Dreams and Dramas by Samantha Adler

Samantha Adler is the assistant curator for the largest exhibition of Israeli contemporary art ever presented in the Baltic States, Dreams and Dramas, opening Oct. 6 in Riga, Latvia. Curated by Roy Brand, it will also feature work from Asylum Alumni Eitan Ben Moshe, Erez Israeli and Sagit Mezamer.

I recently returned to Israel after spending two years in Boston completing my MFA. This had not been a self-evident decision. A more logical step as a young art graduate would have been to extend my visa and move to New York City. Boston had offered me two years of studious isolation which had tremendously shifted and refined my artistic practice, an experience that had gone hand in hand with the city’s irreducible otherness: its neatly upkept apartments, its coldly polite passersby, and its beautifully landscaped public gardens. I dearly missed Tel Aviv. The incessant bustling in the streets, where every corner holds manifold stories (personal, political, historical), the warm friendly embraces, the general sense of openness and sometimes unbearable straightforwardness, and even the recurring sense of fear, despair and disgust countered with unabashed vitality. All of this had gotten deeply under my skin.

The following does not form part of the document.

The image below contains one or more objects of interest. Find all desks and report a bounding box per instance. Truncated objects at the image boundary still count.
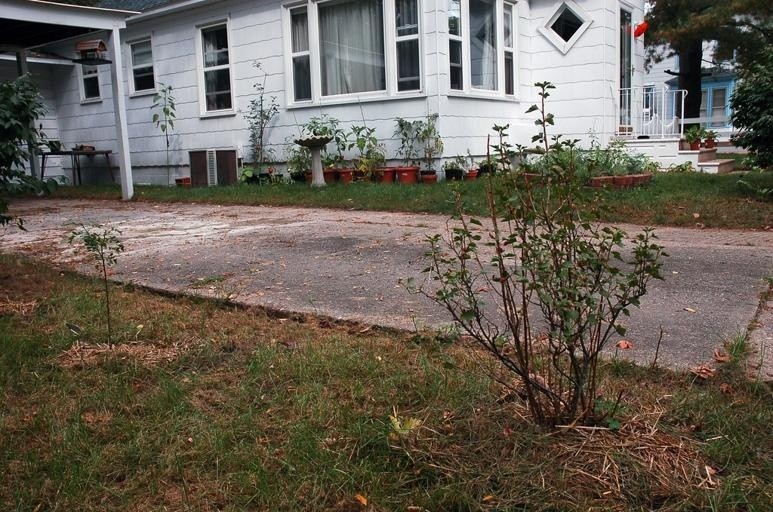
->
[35,150,116,187]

Just a couple of weeks after my return to Tel Aviv, I started assisting Israeli curator and philosophy professor Roy Brand in producing a large group exhibition in Riga, Latvia:

“Dreams and Dramas: Intensities from contemporary Israel” will open on October 6 in the impressive space of a former cork factory. Commissioned by the independent art organization and publishing house ARTERRITORY, it will be the largest exhibition of Israeli art ever presented in the Baltic States, bringing together fourteen artists including three Asylum Arts alumni: Eitan Ben-Moshe, Sagit Mezamer, and Erez Israeli.

Sagit Mezamer, Mother of Opium, 2017
Sagit Mezamer, Mother of Opium, 2017
I immediately connected with Roy Brand’s ambition to showcase Israeli artists whose works mirror Israel’s intensity and endless contradictions: the country’ earthiness is infused with spirituality and mythologies, its pioneering hopes are imprinted with past traumas, its present-day developments as a country and society are tightly entangled with the ongoing political conflict. This selection specifically reflects a generation of artists who have consciously decided to break away from deep theorisations, logic and good taste; instead finding in the immersion in the present, in all its confused sensuality, a form of rebellion against the dominating sense of social and political disillusion. This is not to say that they ignore or escape their surrounding reality; but rather that “they have soberly accepted that conflict is an immanent part of it”. The question then extends way beyond the scope of contemporary Israel: “How to live and accept conflicts without resolution, and how to negotiate them and use them creatively without letting them destroy our subjective core and our public sphere?” (R. Brand) This question is ever-more relevant today, and it will be fascinating to consider how it resonates within the Baltic historical and social context.

The exhibition is accompanied by a catalogue with essays by Roy Brand, writer Ruth Margalit, and a comic strip by Tamar Blumenfeld, which each in their own way try to define and contextualize contemporary “Israeliness”. There will also be short statements by each of the showcased artists: Porat Salomon, Dor Guez, Nir Hod, Guy Zagursky, Noa Eshkol, Avner Ben-Gal, Sagit Mezamer, Erez Israeli, Keren Yeala Golan, Marik Lechner, Daniel Kiczales, Eitan Ben-Moshe, Sigalit Landau, and Yehudit Sasportas.